DataTypical

Scientific Data Significance Rankings with Shapley Explanations

DataTypical analyzes datasets through three complementary lenses: archetypal (extreme), prototypical (representative), and stereotypical (target-like), with Shapley value explanations revealing why instances matter and which ones create your dataset's structure.

Key Features

Three Significance Types: Archetypal, prototypical, stereotypical (all computed simultaneously, or selectively)
Shapley Explanations: Feature-level attributions for why samples are significant
Formative Discovery: Distinguish samples that ARE significant from those that CREATE structure
Publication Visualizations: Dual-perspective scatter plots, heatmaps, and profile plots
Multi-Modal Support: Tabular data, text, and graph networks through unified API
Performance Optimized: Fast exploration mode and efficient Shapley computation

Quick Start

Installation

pip install datatypical

Basic Usage

from datatypical import DataTypical
from datatypical_viz import significance_plot, heatmap, profile_plot
import pandas as pd

# Load your data
data = pd.read_csv('your_data.csv')

# Analyze with explanations
dt = DataTypical(shapley_mode=True)
results = dt.fit_transform(data)

# Three significance perspectives (0-1 normalized ranks)
print(results[['archetypal_rank', 'prototypical_rank', 'stereotypical_rank']])

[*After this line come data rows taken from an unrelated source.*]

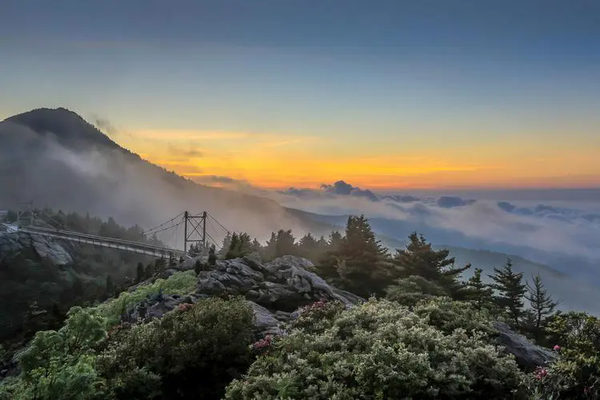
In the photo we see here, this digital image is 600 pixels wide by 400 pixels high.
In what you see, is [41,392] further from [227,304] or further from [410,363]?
[410,363]

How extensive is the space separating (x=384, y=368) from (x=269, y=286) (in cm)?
1256

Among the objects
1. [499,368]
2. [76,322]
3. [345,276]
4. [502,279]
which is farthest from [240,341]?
[502,279]

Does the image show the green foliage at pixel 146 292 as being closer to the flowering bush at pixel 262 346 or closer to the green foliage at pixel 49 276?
the flowering bush at pixel 262 346

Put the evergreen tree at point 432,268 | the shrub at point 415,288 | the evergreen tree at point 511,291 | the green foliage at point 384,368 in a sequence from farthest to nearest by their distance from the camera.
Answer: the evergreen tree at point 511,291, the evergreen tree at point 432,268, the shrub at point 415,288, the green foliage at point 384,368

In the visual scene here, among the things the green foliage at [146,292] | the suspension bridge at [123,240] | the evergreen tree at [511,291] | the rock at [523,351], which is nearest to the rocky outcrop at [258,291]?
the green foliage at [146,292]

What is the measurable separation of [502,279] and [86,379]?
3399 cm

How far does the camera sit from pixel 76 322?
13719 millimetres

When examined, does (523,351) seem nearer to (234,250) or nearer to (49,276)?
(234,250)

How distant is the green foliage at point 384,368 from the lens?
9.61 m

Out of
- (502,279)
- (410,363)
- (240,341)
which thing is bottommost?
(502,279)

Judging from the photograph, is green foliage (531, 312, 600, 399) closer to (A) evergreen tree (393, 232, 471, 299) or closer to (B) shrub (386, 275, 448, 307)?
(B) shrub (386, 275, 448, 307)

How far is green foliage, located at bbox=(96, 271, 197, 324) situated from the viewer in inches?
939

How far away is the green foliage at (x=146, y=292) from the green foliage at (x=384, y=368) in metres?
12.8

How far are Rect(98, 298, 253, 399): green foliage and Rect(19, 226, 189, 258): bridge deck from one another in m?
37.9
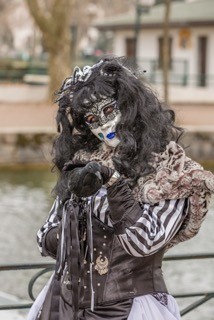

# Visualize: which samples are critical vs replaceable?
significance_plot(results, significance='archetypal')

# Understand: which features drive significance?
heatmap(dt, results, significance='archetypal', top_n=20)

# Explain: why is this sample significant?
top_idx = results['archetypal_rank'].idxmax()
profile_plot(dt, top_idx, significance='archetypal')

What DataTypical Does

Three Complementary Lenses

Lens	Finds	Use Cases
Archetypal	Extreme, boundary samples	Edge case discovery, outlier detection, range understanding
Prototypical	Representative, central samples	Dataset summarization, cluster centers, typical examples
Stereotypical	Target-similar samples	Optimization, goal-oriented selection, phenotype matching

The Power: All three computed simultaneously—different perspectives reveal different insights.

Dual Perspective (with Shapley)

When shapley_mode=True, DataTypical reveals two views:

Actual Significance (*_rank): Samples that ARE significant
Formative Significance (*_shapley_rank): Samples that CREATE the structure

Four Quadrants:

     Formative High
          │
  Gap     │  Critical
  Fillers │  (irreplaceable)
──────────┼──────────────── Actual High
Redundant │ Replaceable
          │  (keep one)
     Formative Low

This distinction—between what IS significant vs what CREATES structure—is a genuinely novel contribution.

Example: Drug Discovery

# Analyze compound library
dt = DataTypical(
    shapley_mode=True,
    stereotype_column='activity',  # Target property
    fast_mode=False
)
results = dt.fit_transform(compounds)

# Find critical compounds (high actual + high formative)
critical = results[
    (results['stereotypical_rank'] > 0.8) &
    (results['stereotypical_shapley_rank'] > 0.8)
]
print(f"Found {len(critical)} critical compounds")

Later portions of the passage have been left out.